■ Stated task
Extract all of the items below, reproducing every line character for character.

** Start Records for this exercise **

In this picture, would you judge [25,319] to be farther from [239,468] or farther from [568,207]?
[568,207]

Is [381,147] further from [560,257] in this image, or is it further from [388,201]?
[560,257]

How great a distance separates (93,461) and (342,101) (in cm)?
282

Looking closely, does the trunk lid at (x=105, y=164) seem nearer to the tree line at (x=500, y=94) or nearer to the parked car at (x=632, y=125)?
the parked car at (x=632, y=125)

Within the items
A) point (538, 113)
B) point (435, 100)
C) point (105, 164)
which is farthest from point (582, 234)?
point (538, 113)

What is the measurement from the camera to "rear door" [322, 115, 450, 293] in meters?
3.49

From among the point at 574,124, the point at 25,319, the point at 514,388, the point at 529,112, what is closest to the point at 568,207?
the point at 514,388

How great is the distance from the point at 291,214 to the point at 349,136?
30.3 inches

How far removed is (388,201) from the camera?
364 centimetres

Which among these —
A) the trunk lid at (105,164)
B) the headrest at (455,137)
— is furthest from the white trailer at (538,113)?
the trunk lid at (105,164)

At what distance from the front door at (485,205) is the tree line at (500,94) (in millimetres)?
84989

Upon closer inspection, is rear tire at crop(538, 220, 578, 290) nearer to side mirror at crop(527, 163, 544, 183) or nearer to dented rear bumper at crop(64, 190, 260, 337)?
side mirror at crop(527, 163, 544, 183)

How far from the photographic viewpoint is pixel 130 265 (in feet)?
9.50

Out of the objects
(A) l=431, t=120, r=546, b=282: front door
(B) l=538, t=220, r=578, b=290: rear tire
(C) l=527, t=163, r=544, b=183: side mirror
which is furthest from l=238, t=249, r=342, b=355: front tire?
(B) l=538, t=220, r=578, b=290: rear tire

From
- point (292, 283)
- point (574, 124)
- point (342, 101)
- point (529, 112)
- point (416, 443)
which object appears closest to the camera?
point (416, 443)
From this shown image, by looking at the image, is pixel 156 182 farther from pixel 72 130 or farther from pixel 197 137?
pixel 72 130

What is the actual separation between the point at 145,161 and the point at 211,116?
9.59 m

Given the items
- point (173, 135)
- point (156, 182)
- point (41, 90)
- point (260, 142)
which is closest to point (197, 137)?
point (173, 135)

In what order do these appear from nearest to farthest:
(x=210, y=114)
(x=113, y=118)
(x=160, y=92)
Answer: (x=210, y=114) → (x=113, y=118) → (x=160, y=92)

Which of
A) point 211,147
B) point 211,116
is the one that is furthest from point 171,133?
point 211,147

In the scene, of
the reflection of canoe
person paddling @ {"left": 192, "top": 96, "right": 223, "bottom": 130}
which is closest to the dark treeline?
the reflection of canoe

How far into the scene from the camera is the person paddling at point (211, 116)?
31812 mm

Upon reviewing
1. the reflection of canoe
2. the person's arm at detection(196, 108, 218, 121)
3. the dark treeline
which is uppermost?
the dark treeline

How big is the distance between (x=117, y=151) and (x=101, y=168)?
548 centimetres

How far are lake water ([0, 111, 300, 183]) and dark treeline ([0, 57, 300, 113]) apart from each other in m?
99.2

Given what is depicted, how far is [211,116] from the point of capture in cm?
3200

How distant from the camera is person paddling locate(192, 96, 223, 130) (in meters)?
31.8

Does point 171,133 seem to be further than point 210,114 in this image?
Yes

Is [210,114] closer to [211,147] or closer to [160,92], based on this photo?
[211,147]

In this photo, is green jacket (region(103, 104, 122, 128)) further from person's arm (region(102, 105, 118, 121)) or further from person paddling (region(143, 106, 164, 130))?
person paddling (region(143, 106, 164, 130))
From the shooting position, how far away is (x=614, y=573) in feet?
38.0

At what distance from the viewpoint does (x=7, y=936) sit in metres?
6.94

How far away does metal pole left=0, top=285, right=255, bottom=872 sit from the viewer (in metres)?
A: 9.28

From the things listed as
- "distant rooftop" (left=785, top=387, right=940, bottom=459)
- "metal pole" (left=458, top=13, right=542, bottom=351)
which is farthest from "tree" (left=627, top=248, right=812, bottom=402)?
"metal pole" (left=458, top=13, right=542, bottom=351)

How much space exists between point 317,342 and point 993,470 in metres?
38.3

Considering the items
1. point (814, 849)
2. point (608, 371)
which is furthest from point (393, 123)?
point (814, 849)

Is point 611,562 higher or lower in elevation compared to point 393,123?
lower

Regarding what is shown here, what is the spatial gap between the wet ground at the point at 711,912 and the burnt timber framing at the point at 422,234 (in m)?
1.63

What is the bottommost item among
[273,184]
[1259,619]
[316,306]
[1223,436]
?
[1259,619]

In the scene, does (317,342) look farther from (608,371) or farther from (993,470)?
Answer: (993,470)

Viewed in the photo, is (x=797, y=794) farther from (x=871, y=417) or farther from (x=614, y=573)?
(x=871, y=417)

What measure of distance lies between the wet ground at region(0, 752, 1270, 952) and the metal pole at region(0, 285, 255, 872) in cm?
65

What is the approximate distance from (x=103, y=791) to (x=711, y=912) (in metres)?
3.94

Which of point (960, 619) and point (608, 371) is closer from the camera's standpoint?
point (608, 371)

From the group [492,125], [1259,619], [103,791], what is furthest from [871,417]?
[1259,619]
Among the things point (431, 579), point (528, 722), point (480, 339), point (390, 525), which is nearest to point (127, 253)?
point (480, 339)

** End Records for this exercise **

■ The result
In this picture, would you judge [25,319] to be farther from [239,468] or farther from [568,207]?
[568,207]

Is [381,147] further from [560,257] in this image, or is it further from [388,201]?
[560,257]

How great a distance separates (93,461) and (342,101) (in cm)?
282

Looking closely, does the trunk lid at (x=105, y=164) seem nearer to the tree line at (x=500, y=94) or nearer to the parked car at (x=632, y=125)?
the parked car at (x=632, y=125)

Within the items
A) point (538, 113)
B) point (435, 100)
C) point (105, 164)
which is farthest from point (582, 234)?
point (538, 113)

What is the measurement from the camera to "rear door" [322, 115, 450, 293] in meters?
3.49

From among the point at 574,124, the point at 25,319, the point at 514,388, the point at 529,112, what is closest to the point at 568,207?
the point at 514,388

How great is the distance from the point at 291,214 to the point at 349,136?
30.3 inches

How far removed is (388,201) from the camera?
364 centimetres

Which among these —
A) the trunk lid at (105,164)
B) the headrest at (455,137)
— is furthest from the white trailer at (538,113)?
the trunk lid at (105,164)

At what distance from the front door at (485,205) is the tree line at (500,94) (in millimetres)?
84989

Upon closer inspection, is rear tire at crop(538, 220, 578, 290) nearer to side mirror at crop(527, 163, 544, 183) or nearer to dented rear bumper at crop(64, 190, 260, 337)?
side mirror at crop(527, 163, 544, 183)

How far from the photographic viewpoint is pixel 130 265 (in feet)?
9.50

Out of the objects
(A) l=431, t=120, r=546, b=282: front door
(B) l=538, t=220, r=578, b=290: rear tire
(C) l=527, t=163, r=544, b=183: side mirror
which is furthest from l=238, t=249, r=342, b=355: front tire?
(B) l=538, t=220, r=578, b=290: rear tire

From
- point (292, 283)
- point (574, 124)
- point (342, 101)
- point (529, 112)
- point (416, 443)
which object appears closest to the camera?
point (416, 443)
From this shown image, by looking at the image, is pixel 156 182 farther from pixel 72 130 or farther from pixel 197 137?
pixel 72 130

What is the actual separation between the point at 145,161 and the point at 211,116?
9.59 m

Given the items
- point (173, 135)
- point (156, 182)
- point (41, 90)
- point (260, 142)
which is closest to point (197, 137)?
point (173, 135)

In what order do these appear from nearest to farthest:
(x=210, y=114)
(x=113, y=118)
(x=160, y=92)
Answer: (x=210, y=114) → (x=113, y=118) → (x=160, y=92)

Which of
A) point 211,147
B) point 211,116
is the one that is furthest from point 171,133?
point 211,147

In the scene, of
the reflection of canoe
person paddling @ {"left": 192, "top": 96, "right": 223, "bottom": 130}
which is closest to the dark treeline?
the reflection of canoe

How far into the scene from the camera is the person paddling at point (211, 116)?
31812 mm

Upon reviewing
1. the reflection of canoe
2. the person's arm at detection(196, 108, 218, 121)
3. the dark treeline
which is uppermost?
the dark treeline

How big is the distance between (x=117, y=151) and (x=101, y=168)?
548 centimetres

How far are lake water ([0, 111, 300, 183]) and dark treeline ([0, 57, 300, 113]) apart from each other in m?
99.2

Given what is depicted, how far is [211,116] from the point of capture in cm?
3200

How distant from the camera is person paddling locate(192, 96, 223, 130) (in meters)?
31.8

Does point 171,133 seem to be further than point 210,114 in this image?
Yes

Is [210,114] closer to [211,147] or closer to [160,92], based on this photo?
[211,147]

In this photo, is green jacket (region(103, 104, 122, 128)) further from person's arm (region(102, 105, 118, 121)) or further from person paddling (region(143, 106, 164, 130))?
person paddling (region(143, 106, 164, 130))
From the shooting position, how far away is (x=614, y=573) in feet?
38.0

At what distance from the viewpoint does (x=7, y=936) sit in metres?
6.94

How far away does metal pole left=0, top=285, right=255, bottom=872 sit from the viewer (in metres)?
A: 9.28

From the things listed as
- "distant rooftop" (left=785, top=387, right=940, bottom=459)
- "metal pole" (left=458, top=13, right=542, bottom=351)
which is farthest from "tree" (left=627, top=248, right=812, bottom=402)?
"metal pole" (left=458, top=13, right=542, bottom=351)

How much space exists between point 317,342 and point 993,470 in metres?
38.3

Considering the items
1. point (814, 849)
2. point (608, 371)
which is furthest from point (393, 123)?
point (814, 849)

Is point 611,562 higher or lower in elevation compared to point 393,123?
lower

Regarding what is shown here, what is the spatial gap between the wet ground at the point at 711,912 and the burnt timber framing at the point at 422,234 (in m)?
1.63

What is the bottommost item among
[273,184]
[1259,619]
[316,306]
[1223,436]
?
[1259,619]

In the scene, does (317,342) look farther from (608,371) or farther from (993,470)?
Answer: (993,470)

Viewed in the photo, is (x=797, y=794) farther from (x=871, y=417) or farther from (x=614, y=573)?
(x=871, y=417)

What measure of distance lies between the wet ground at region(0, 752, 1270, 952) and the metal pole at region(0, 285, 255, 872) in cm?
65

What is the approximate distance from (x=103, y=791) to (x=711, y=912) (in metres)?
3.94

Which of point (960, 619) and point (608, 371) is closer from the camera's standpoint?
point (608, 371)

From the group [492,125], [1259,619], [103,791], what is furthest from [871,417]?
[1259,619]
Among the things point (431, 579), point (528, 722), point (480, 339), point (390, 525), which is nearest to point (127, 253)?
point (480, 339)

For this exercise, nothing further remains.